• [What you need to do]: Images do not belong in the copy. Retype the entries exactly.

• [Record set]:
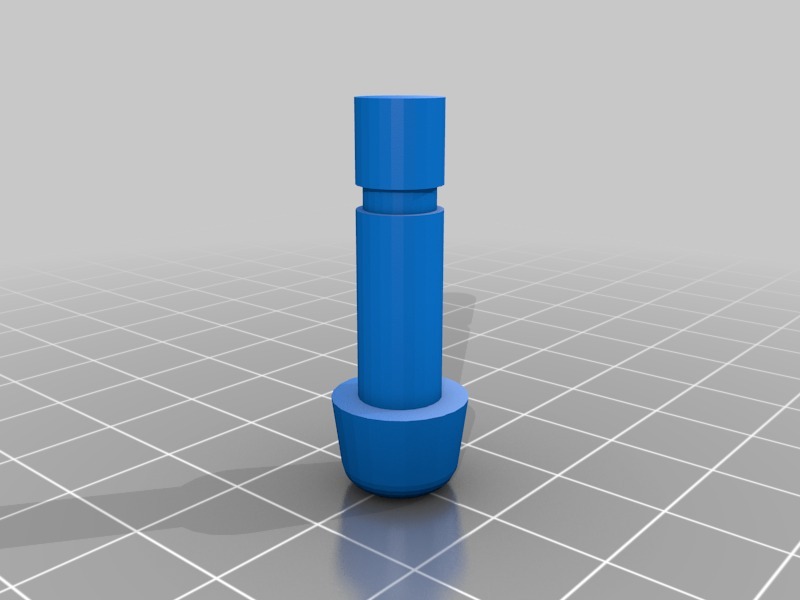 Miniatura 2 do modelo 3D Nerf dart heads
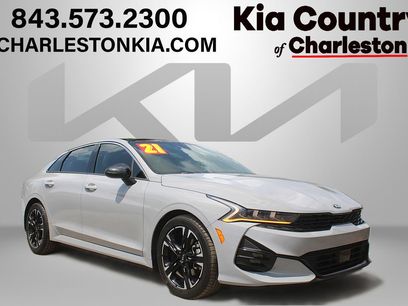 Used 2021 Kia K5 GT-Line w/ GT-Line FWD Premium Package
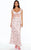 PINK/MULTI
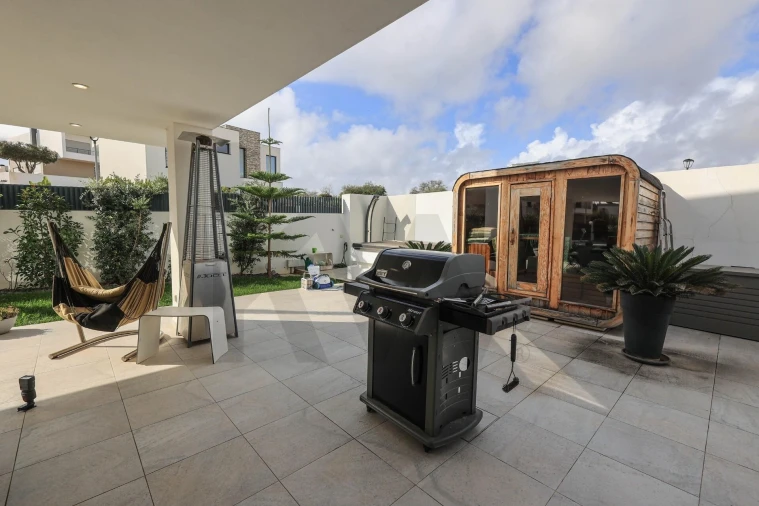 Moradia T3 para Venda em Alcantarilha e Pêra Foto 14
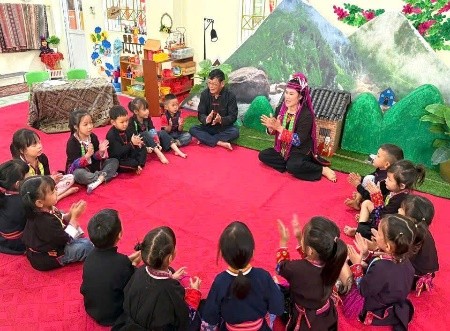 Trường Mầm non Quảng Đức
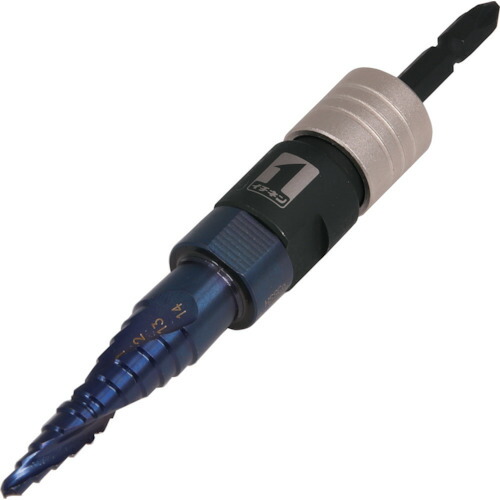 イチネンメモリアクセス ＭＵＳＴＴＯＯＬ ＩＭ－２ＱＳＶ－４１４ 軸取り替えっこ式足取りせん孔機 ４－１４粍 ＩＭ－２ＱＳＶ－４１４ 【品番：19732】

• [Task answer]:
 Miniatura 2 do modelo 3D Nerf dart heads
 Used 2021 Kia K5 GT-Line w/ GT-Line FWD Premium Package
 PINK/MULTI
 Moradia T3 para Venda em Alcantarilha e Pêra Foto 14
 Trường Mầm non Quảng Đức
 イチネンメモリアクセス ＭＵＳＴＴＯＯＬ ＩＭ－２ＱＳＶ－４１４ 軸取り替えっこ式足取りせん孔機 ４－１４粍 ＩＭ－２ＱＳＶ－４１４ 【品番：19732】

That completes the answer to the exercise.